2. Heat the lard in a clean pot, add the radish cubes and stir-fry for a while, then add fresh soup, pork ribs, soy sauce, oyster sauce, salt, monosodium glutamate and chicken essence, reduce to low heat and simmer When soft and cooked, remove from heat and set aside (this process can be done in batches).
3. Before serving, put lard in a hot pot, first add garlic cubes and green pepper segments and stir-fry until fragrant, then add simmered radish cubes and stir-fry evenly, then put the pot into a clay pot Ready to serve.
Stir-fried peas with diced meat
Ingredients: pea pods, diced meat, salt, cooking wine, light soy sauce, starch, sugar,
Method 1. Cut the pea kernels Peel and rinse, cover with boiling water and simmer for 5 minutes, rinse and drain.
2. Add diced pork, salt, cooking wine, light soy sauce, starch, and cooking oil, mix well and marinate.
3. When the oil pan is 2 to 3% hot, add minced meat and stir-fry. Before cooking, add pea kernels.
4. Quickly stir-fry the pan and add a little salt before putting it in the pan.
Braised shrimp with red wine and onions
Ingredients: shrimp, onions, red wine, salt, butter
Method: 1. Wash the shrimps, remove the shells and devein them. , control dry moisture. Cut the onion in half, cross-section side down, and cut into thin strips.
2. Put the butter block in the pot over medium heat. After melting, add the shrimps to the pot. Fry both sides until they change color.

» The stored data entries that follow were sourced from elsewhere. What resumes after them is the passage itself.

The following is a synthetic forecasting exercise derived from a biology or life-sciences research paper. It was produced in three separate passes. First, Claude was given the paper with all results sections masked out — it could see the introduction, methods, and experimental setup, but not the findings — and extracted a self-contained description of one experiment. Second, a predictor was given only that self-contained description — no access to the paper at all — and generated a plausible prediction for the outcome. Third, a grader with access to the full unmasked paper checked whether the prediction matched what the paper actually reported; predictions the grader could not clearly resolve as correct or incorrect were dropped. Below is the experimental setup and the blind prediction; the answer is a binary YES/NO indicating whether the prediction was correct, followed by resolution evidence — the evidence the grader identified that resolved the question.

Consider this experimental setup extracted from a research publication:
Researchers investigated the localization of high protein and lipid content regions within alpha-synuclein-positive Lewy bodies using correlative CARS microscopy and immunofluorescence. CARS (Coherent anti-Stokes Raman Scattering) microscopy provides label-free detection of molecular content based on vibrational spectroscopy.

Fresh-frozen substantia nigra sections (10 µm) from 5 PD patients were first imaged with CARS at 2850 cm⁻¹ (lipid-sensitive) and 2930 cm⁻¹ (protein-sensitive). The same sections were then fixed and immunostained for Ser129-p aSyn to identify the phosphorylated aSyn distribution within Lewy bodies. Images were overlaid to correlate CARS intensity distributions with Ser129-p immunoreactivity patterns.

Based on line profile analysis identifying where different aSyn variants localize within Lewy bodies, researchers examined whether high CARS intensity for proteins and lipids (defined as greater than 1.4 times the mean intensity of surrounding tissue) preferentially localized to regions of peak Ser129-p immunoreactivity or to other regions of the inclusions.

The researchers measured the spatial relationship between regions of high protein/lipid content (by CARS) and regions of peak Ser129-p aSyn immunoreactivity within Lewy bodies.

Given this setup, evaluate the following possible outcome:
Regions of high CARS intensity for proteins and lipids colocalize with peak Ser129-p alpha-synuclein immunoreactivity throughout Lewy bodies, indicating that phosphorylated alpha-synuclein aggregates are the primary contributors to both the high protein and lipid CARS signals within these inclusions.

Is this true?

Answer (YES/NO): NO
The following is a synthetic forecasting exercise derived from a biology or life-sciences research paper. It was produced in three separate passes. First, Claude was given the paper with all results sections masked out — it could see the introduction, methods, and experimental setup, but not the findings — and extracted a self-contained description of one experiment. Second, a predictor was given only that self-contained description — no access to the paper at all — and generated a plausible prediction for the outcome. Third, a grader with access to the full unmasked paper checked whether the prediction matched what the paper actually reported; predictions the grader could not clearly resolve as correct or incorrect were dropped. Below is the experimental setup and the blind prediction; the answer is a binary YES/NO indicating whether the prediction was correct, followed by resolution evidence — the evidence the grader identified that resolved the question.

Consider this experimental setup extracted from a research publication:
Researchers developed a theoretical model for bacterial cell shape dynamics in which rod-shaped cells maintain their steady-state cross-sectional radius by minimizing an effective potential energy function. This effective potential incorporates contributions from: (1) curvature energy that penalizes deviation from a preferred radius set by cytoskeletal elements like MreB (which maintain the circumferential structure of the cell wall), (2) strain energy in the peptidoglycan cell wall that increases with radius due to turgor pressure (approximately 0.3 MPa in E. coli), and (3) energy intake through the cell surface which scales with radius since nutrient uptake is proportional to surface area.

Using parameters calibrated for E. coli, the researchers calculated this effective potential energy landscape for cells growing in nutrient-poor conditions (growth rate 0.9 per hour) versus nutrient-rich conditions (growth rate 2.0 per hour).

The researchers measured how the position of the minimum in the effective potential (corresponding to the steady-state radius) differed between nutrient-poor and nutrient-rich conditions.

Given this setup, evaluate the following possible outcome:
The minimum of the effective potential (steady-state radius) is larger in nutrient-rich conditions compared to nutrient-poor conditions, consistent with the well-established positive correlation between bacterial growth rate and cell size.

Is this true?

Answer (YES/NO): YES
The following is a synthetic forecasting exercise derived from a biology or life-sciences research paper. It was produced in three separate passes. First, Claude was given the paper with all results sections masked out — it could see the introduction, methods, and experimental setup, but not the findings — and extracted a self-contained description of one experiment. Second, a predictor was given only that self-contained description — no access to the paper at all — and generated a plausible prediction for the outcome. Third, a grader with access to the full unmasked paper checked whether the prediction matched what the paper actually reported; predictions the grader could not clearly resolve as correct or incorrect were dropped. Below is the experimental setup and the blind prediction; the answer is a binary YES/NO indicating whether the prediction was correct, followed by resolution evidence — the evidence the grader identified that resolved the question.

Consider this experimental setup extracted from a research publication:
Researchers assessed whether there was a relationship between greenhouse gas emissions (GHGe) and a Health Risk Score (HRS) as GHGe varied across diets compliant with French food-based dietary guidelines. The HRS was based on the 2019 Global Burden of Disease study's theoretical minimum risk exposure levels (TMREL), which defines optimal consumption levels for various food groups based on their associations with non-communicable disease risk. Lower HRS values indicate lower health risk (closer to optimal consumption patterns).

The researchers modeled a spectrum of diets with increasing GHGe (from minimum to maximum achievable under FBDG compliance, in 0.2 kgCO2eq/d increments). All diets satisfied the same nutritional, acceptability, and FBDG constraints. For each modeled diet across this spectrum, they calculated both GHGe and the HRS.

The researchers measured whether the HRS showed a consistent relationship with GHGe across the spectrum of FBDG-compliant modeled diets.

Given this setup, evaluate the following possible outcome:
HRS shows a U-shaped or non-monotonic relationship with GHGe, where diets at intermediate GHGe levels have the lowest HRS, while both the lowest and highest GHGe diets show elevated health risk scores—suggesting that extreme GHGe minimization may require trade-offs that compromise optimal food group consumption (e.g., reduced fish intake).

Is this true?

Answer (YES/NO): NO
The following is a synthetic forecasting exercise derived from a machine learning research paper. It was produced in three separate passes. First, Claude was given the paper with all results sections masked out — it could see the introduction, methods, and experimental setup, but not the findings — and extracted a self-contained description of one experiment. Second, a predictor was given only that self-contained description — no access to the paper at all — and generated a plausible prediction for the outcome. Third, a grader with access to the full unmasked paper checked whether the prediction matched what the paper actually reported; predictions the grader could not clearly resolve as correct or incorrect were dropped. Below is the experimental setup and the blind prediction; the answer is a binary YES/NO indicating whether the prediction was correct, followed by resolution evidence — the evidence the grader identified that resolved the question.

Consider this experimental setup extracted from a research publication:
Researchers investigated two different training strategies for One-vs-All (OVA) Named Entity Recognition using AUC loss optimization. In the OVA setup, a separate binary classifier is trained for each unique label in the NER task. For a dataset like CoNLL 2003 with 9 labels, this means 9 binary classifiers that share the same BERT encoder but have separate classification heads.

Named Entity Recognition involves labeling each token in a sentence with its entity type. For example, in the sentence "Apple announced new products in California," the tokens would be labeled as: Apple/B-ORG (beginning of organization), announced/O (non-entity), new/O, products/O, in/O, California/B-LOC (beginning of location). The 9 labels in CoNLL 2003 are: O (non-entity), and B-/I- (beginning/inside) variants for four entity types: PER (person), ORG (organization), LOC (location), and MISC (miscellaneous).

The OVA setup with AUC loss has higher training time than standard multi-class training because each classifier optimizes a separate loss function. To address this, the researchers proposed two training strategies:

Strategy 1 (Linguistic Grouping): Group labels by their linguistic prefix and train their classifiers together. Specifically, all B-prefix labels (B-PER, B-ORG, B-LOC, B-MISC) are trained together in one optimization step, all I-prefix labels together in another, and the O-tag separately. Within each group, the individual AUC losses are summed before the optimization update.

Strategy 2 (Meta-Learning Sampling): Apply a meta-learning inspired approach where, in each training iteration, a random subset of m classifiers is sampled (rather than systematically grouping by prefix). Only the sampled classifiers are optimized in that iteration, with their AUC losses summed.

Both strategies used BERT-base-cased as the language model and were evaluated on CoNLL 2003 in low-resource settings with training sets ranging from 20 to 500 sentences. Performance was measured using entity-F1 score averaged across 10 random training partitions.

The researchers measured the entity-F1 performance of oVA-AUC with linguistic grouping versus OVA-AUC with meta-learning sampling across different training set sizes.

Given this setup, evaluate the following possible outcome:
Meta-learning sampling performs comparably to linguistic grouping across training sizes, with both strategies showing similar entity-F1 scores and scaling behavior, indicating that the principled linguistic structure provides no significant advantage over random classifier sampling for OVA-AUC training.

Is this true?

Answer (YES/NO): YES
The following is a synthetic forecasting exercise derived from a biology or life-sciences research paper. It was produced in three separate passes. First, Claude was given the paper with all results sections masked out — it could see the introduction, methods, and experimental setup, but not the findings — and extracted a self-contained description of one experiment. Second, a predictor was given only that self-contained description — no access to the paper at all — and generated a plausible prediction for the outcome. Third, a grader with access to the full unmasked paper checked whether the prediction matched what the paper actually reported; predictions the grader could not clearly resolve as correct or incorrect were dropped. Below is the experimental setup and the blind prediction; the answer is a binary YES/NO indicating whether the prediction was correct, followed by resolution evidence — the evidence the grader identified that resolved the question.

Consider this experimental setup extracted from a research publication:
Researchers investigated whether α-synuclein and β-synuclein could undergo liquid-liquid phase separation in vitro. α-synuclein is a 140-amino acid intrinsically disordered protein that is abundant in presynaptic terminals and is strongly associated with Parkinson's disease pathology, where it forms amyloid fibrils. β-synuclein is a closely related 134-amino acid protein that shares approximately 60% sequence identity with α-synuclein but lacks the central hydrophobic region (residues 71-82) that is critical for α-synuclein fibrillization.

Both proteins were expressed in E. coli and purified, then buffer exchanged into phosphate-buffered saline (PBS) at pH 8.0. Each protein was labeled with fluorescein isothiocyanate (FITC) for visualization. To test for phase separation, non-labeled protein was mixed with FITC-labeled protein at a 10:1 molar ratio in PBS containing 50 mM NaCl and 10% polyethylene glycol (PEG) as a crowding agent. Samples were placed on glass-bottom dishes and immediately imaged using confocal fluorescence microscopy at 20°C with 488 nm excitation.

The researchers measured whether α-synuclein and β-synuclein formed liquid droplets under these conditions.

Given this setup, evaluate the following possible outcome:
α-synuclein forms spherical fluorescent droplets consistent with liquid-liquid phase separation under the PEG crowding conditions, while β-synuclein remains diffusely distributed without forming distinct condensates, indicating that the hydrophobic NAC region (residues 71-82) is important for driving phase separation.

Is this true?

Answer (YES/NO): YES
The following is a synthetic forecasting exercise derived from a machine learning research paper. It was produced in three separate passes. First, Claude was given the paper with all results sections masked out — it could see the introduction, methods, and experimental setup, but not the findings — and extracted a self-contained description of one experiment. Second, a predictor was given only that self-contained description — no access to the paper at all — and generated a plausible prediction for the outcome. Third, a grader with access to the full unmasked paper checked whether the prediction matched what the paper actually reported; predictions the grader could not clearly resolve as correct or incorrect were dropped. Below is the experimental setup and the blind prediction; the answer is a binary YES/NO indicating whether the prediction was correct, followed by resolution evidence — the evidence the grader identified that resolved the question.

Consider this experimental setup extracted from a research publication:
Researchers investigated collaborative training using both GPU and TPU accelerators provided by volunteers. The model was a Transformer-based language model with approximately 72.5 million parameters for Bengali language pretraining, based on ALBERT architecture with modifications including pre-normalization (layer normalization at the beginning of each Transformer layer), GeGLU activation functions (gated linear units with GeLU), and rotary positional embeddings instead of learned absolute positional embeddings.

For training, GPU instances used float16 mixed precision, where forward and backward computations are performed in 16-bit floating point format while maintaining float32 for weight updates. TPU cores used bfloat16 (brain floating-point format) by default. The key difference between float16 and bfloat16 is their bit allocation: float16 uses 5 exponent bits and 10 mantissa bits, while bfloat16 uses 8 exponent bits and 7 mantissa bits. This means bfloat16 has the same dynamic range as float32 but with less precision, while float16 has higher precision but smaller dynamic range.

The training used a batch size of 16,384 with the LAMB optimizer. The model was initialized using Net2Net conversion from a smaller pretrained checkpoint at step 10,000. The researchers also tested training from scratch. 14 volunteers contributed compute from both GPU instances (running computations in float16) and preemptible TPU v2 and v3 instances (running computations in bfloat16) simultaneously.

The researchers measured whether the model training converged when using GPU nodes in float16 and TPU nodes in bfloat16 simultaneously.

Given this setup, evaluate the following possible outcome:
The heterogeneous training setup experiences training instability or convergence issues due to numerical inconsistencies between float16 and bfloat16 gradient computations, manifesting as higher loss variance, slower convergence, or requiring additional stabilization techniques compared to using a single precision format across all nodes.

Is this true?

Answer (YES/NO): YES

Dish out and set aside. Do not fry for too long. Turn over when one side changes color. When the other side changes color, Just take it out of the pot. It is best to make it with butter, which will taste more fragrant. Fry the shrimp in advance. Firstly, it absorbs the flavor of butter and makes it more fragrant. Secondly, the shrimp is larger. Fry it in advance so that it will not take too long when cooking later. Aged over time.
3. In the same pot, add some butter and turn on high heat. After the butter melts, add the onion shreds.
4. Stir-fry until the onions turn slightly yellow and the edges are a little transparent.
5. Add the previously fried shrimps, stir-fry a few times, pour a tablespoon of red wine, about 15ml, along the edge of the pot (do not pour it directly on the dish), and add salt according to your taste Season, stir-fry a few times, until all the soup is reduced and serve.